3連発で河北省が続きます。街の名前はけいたいし、と読みます。近くに石炭の産地があり、化学産業が盛んで、石炭発電所があり、、、と他の河北省の都市と同じ問題を抱えています。訪問した外国人いわく、「空気が、ガソリンの味がする」とのことです。

大気汚染都市ランキング3位〜1位を発表

さて、不名誉な大気汚染都市ランキングの第3位の発表です。

3位:保定市(河北省)

3位:保定市(河北省)
3位:保定市(河北省)

現王朝の時代に「首都を守る」ために作られた都市で、街の名前もそれにちなんでいます。中国最大の磁気ディスクメーカーや、太陽光発電メーカーがこの都市に本社や工場を設置しています。イギリスの有名紙「The Guardian」紙では、この街の大気汚染について「1年のうちほとんどの日はスモッグに覆われている。人はスモッグの中を歩く幽霊のようだ」と説明しています。

河北省が続きますが、第2位はこちらです。

2位:石家荘市(河北省)

2位:石家荘市(河北省)
2位:石家荘市(河北省)

河北省最大の都市である石家荘市は、30年で人口が4倍になったという巨大都市で、現在は1000万人超の人口を有します。
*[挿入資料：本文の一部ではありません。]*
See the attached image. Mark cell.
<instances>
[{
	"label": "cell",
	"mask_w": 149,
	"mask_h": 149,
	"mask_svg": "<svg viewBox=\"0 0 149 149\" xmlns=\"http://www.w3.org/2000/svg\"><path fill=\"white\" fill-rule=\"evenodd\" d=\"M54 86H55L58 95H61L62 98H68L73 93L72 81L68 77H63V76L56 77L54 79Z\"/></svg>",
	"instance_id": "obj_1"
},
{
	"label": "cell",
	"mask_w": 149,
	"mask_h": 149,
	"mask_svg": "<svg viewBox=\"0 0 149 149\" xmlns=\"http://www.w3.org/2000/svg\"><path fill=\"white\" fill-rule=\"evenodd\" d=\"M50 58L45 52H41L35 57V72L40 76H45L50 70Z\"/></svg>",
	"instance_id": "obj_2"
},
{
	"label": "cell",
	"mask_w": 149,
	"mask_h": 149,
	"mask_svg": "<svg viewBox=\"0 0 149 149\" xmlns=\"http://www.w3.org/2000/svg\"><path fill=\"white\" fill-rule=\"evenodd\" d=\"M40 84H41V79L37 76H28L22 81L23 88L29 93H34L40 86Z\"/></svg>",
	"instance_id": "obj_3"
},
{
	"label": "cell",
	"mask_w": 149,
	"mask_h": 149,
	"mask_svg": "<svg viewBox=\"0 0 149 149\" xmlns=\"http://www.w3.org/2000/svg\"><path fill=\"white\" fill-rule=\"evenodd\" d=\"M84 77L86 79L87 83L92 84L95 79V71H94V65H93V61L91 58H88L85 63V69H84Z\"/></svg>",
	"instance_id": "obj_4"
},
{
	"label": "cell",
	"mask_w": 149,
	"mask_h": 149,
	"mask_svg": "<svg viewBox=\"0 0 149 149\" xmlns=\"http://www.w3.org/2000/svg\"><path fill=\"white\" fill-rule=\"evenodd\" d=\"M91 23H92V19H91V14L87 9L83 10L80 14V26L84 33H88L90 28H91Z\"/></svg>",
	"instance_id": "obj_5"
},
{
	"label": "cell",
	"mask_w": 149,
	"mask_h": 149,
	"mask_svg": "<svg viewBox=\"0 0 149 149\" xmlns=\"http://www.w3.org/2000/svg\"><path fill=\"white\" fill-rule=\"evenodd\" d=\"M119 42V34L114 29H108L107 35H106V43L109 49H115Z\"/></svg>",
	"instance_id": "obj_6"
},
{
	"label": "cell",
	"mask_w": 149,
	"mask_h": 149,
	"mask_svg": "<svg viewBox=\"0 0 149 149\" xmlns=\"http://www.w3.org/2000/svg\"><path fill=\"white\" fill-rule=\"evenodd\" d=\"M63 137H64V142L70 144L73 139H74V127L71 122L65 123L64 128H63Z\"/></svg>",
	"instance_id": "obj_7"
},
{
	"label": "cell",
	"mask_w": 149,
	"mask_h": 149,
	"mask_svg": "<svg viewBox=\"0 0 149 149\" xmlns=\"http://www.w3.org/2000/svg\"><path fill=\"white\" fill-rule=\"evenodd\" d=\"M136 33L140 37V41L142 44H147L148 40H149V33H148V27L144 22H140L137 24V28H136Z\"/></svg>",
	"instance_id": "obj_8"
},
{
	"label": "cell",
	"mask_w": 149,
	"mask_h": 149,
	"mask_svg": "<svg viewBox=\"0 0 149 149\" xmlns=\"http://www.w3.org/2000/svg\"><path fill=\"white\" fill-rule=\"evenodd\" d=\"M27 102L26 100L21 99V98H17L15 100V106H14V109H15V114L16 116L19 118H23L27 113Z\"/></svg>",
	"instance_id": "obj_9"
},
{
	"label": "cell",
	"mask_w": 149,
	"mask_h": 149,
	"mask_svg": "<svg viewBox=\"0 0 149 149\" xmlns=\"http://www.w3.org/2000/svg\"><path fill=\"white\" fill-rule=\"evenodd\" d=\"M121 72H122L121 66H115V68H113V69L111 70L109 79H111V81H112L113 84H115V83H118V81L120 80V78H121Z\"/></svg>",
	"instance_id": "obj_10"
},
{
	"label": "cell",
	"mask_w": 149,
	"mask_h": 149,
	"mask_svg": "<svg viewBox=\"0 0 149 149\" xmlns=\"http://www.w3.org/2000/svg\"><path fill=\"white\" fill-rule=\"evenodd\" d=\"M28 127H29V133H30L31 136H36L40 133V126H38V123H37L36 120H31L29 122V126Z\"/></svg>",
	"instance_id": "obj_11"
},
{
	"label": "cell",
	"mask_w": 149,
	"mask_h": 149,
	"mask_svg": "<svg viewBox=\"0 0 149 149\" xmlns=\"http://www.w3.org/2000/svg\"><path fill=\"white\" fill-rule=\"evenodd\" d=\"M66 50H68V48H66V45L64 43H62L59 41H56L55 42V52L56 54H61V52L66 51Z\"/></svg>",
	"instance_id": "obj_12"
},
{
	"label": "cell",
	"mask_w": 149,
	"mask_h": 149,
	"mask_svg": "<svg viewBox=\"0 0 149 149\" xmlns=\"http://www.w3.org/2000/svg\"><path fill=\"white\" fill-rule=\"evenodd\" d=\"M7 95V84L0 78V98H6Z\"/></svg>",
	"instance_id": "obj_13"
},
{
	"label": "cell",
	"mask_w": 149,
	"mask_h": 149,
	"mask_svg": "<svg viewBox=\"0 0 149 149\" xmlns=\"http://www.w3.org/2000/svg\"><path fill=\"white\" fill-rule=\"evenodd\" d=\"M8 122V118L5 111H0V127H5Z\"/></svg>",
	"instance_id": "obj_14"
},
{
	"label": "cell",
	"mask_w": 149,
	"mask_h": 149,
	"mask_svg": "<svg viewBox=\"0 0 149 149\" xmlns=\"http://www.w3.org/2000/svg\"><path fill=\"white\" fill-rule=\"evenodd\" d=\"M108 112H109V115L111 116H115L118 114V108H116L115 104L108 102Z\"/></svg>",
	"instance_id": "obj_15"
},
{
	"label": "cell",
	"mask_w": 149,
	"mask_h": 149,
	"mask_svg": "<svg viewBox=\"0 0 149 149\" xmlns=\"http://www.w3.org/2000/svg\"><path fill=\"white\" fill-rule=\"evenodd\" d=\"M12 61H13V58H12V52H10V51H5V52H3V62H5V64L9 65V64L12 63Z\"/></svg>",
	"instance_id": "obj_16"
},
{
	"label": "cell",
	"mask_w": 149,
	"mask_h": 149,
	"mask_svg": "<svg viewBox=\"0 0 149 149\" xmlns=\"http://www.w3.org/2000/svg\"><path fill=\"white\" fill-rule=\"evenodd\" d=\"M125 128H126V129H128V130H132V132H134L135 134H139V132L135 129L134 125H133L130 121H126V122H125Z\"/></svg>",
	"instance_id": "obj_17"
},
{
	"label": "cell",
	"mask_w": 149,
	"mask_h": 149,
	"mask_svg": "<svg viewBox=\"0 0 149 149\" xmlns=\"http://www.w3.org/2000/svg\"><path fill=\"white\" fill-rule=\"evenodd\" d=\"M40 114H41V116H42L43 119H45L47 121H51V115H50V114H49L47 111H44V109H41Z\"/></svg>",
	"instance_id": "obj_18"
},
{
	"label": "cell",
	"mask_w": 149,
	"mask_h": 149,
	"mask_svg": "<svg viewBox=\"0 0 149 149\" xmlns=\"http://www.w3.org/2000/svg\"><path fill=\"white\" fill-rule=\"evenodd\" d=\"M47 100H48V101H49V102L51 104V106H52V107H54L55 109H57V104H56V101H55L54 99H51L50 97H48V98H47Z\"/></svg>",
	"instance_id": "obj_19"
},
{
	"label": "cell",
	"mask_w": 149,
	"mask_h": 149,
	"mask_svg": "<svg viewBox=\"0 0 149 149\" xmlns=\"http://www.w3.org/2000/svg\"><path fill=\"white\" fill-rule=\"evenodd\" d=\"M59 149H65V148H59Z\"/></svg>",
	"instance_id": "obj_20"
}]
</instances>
化学産業、肥料製造、製薬業、繊維産業、火力発電所などが盛んです。そして暖房のほとんどはまだ石炭です。香港の英字新聞である「South China Morning Post」によると、石家荘市の大気汚染は「街を数分歩くだけで肺が不快になる」「スモッグの悪化でマスクなしでは生きられない」「病気になり始めた」「家の中も安全でない」という街の声が紹介されています。

大気汚染都市ランキング第1位は?

そして、最も不名誉な大気汚染都市ナンバーワンの発表です。

1位:衡水市(河北省)

1位:衡水市(河北省)
1位:衡水市(河北省)

トップ10のうち、6位までが河北省となりました。衡水市は、人口415万人の都市と他の河北省の都市と比べると、そこまで大きいわけではありません。しかし、近くに4箇所の油田があり、石油産業が盛んであること、そして他の河北省の都市と同じく、暖房のために石炭を用いていることが、大気汚染を深刻化させています。中国全土では、人口の160万人が大気汚染が原因で亡くなっているとされているため、この衡水市でも、年間数千人から数万人が大気汚染で亡くなっていることが想定されます。

大気汚染ランキングまとめ

河北省は、石炭業が盛んであり、それにより多くの発電所が密集しています。そして化学産業、重工業も盛んであること、北京、上海、広州ほど多くの外国人が訪れるわけではないので、「大気汚染を隠す」必要性が低いこと、そして中国の中でも北方であるため暖房が必要であり、それも石炭が使われていること、中国において人命はまだまだ重視されていない(安い)こと、これらが複合して、河北省が上位を独占するという事態になっています。

時間がかかるでしょうが、暖房の燃料として、石炭から石油、また電気への移行は徐々に進んでいくでしょうし、工場や発電所からの煙による公害も、技術の進展と新技術の導入により、徐々に進んでいくと思われます。早く中国の都市から、大気汚染がなくなる日が来るとよいですね。